BREWER, Maine — The city recently took an enormous step toward protecting Hatcase Pond, a pristine, spring-fed pond in Dedham that is the city’s lone water source, Mike Riley, Brewer Water Department superintendent, said Monday.
At the end of April, the city purchased a 514-acre conservation easement from The Mountainy Pond Club, which will protect it from any future development.
“This parcel is the single most important piece in the watershed since it directly surrounds the pond and has over 11,000 feet of frontage on the pond,” Riley said.
Brewer gets its water from the William Hayes Water Treatment Facility at Hatcase Pond, a 163-acre body of water situated at the southern base of Blackcap Mountain. With the new conservation easement, the city has control of about 80 percent of the Hatcase Pond watershed.
City Council members, during their March meeting, agreed to pay $700,000 to The Mountainy Pond Club – a Maine corporation established in the 1920s, now controlled by 15 camp owners – for the conservation easement.
“Preventing development on this land is critical in permanently protecting the outstanding water quality of Hatcase Pond,” the council order reads.
The club members, who have said all along they wanted the land protected from development, should be commended for their vision and conservation efforts, Riley said.
“They could have sold this land to developers for a lot more money than they received for the conservation easement,” he said.
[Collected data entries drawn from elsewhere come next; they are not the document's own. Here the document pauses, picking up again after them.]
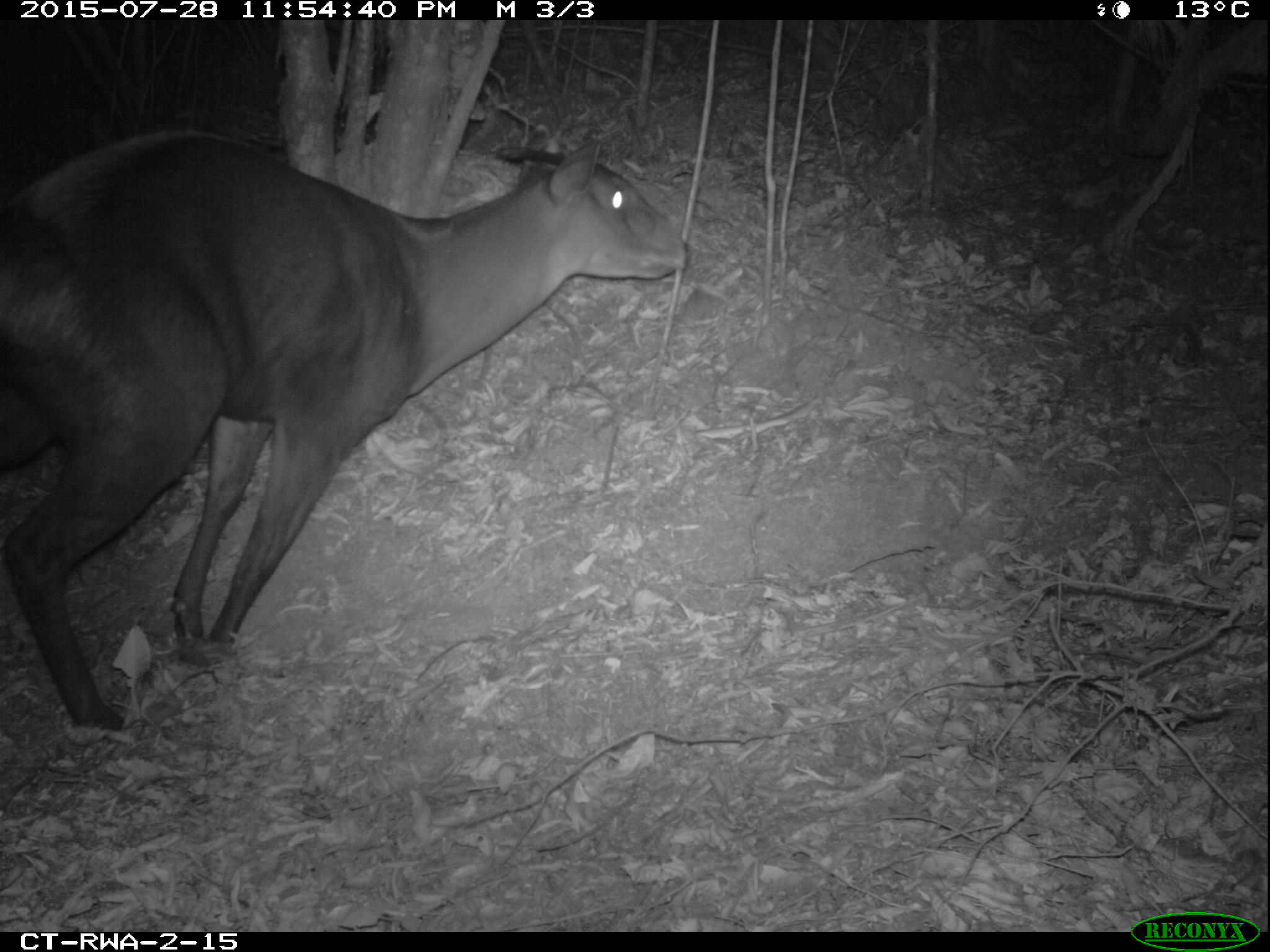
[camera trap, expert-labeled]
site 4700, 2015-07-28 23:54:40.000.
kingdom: Animalia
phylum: Chordata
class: Mammalia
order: Artiodactyla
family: Bovidae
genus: Cephalophus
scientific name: Cephalophus silvicultor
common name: light-backed duiker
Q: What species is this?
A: Cephalophus silvicultor (light-backed duiker).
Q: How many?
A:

Now, “it’s always going to remain in the wild.”
By protecting the watershed, “It will help keep the [water] quality high for future generations,” Riley said.
Funds for the conservation easement were provided by the Maine Drinking Water Program’s watershed protection fund, which is providing the water department with a long term, very low interest rate loan, Riley said.
Under the program, “We could afford to [purchase the easement] without affecting rates,” he said.
Water department officials have worked for several years to acquire ownership or conservation easements with the many landowners around the pond and have made significant gains.
“We’ve gone from 30 percent ownership of the watershed [in 2004] to [more than] 80 percent,” Riley said. “We’ve made some really good progress.”
The first formal conservation easement was signed in 2007 with Dedham residents Philip and Joanne Johnson for 545 acres, or nearly 24 percent, of the Hatcase Pond watershed.
About 20 percent of the watershed, or around 350 acres, remains in private hands.
The new agreement also demonstrates to the U.S. Environmental Protection Agency that the city is actively fulfilling a federal requirement to protect its water quality, and by doing so is avoiding the cost of constructing a multimillion-dollar filtration plant, Riley said.
Protecting the land is critical, Riley said, adding that in the 1950s, developers planned a 100-lot subdivision around the pond that was never built.
The conservation easement “was crucial,” he said. “By placing this land under a conservation easement, we can permanently protect this critical acreage from development. This will help to ensure that we can maintain the same excellent drinking water quality for future generations that the citizens of Brewer and surrounding communities currently enjoy.”
Mayor Arthur “Archie” Verow said the city is being proactive in protecting the pond.
“It’s important to protect that primary source of water for the city,” he said. “It protects us long into the future.”